The Fed’s this month’s meeting decision is almost in lines of consensus. Do you think the shift in dynamics this time around is due to the improved growth prospects on account of tax changes and market’s expectations for fewer rate hikes next year?
While gold prices soared back to $1263.77 levels, yellow metal price has usually been sensitive to moves higher in both UST yields as well as the US dollar, the bullish dollar leads bullion market costlier for holders of foreign currency while a rise in U.S. rates, lift the opportunity cost of holding non-yielding assets such as bullion.
While we roll short to Feb’18 CME gold, short in gold since September 20 has been encouraged owing to the view that the market remained under-pricing Fed tightening, given solid economic growth and a possible bottoming out in inflation. Some repricing has already taken place.

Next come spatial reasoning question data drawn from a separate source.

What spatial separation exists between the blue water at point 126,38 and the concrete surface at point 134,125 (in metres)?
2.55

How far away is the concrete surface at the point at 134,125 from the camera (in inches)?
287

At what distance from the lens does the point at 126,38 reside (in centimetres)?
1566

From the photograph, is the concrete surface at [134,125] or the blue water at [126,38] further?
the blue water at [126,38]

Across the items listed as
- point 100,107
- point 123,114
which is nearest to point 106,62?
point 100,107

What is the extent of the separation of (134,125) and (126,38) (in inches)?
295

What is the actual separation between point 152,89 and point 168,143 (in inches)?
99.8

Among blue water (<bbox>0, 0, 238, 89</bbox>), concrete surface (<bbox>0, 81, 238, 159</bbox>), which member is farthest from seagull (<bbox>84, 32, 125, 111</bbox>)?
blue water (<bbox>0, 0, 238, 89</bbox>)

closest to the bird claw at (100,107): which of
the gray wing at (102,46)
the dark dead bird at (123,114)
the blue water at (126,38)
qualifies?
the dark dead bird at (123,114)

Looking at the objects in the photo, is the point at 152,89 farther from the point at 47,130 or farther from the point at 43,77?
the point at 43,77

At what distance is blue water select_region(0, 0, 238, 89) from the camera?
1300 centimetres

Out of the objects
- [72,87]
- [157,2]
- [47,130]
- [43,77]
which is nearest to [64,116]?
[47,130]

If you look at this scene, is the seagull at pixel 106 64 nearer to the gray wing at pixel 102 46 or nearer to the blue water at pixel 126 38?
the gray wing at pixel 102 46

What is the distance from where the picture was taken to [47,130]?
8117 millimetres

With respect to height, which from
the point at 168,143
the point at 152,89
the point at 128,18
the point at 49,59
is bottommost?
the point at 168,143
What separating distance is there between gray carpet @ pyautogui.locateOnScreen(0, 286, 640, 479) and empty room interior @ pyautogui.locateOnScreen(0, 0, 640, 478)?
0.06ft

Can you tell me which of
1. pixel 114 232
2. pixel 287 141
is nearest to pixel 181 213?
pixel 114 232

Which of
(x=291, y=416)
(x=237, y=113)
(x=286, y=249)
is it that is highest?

In early September, the rate markets priced no hikes through 2018, during November just over two hikes (55 bps) were priced in. On Wednesday, Dec 13, the Fed elected to raise the Federal Funds Target rate by 25 bp to 1.25-1.50% while maintaining an outlook for three more hikes next year.
The JPM base case is that incoming Chair Powell will hike in March followed by three more hikes in 2018. As the market is currently pricing in around a 66% chance for a hike in March, we believe gold will continue to reprice lower over the next couple of months and stay short.
Originally went short Dec’17 CME gold at a price of $1,318/oz on September 20, 2017. Rolled to Feb’18 contract on December 14, 2017, embedding the roll gains into our entry level, which increases to $1,321.20/oz.
Trade target is $1,190/oz with a stop at $1,384/oz. Marked to market December 14, 2017, at $1,255.50/oz for gain of $65.70/oz or 5.0%.
Alternatively, risk-averse traders who are dubious about upside move, go long in XAUUSD 3M at the money -0.49 delta put, and go long 6M at the money +0.51 delta call and simultaneously, Short 1m (1%) out of the money calls. Thereby, we favor bulls as we foresee more upside risks by keeping longer tenors on call leg.
For 6m IV skews have been well balanced and signify the hedgers’ interests on both OTM call and put strikes. While the combination of 1m bearish neutral remains intact with shrinking IVs is conducive to writing overpriced OTM calls. Using three-leg strategy would be a smart move to reduce hedging cost.
While it is reckoned that as per the OTC indications as shown above and the prevailing trend in bullion markets seem to be reasonably addressed by hedging participants, thus, we advocate below option strategy to keep uncertainty in spot gold prices on the check. On trading perspective also, the strategy likely to fetch positive cashflows regardless of underlying price swings with more potential on the downside and with cost-effectiveness.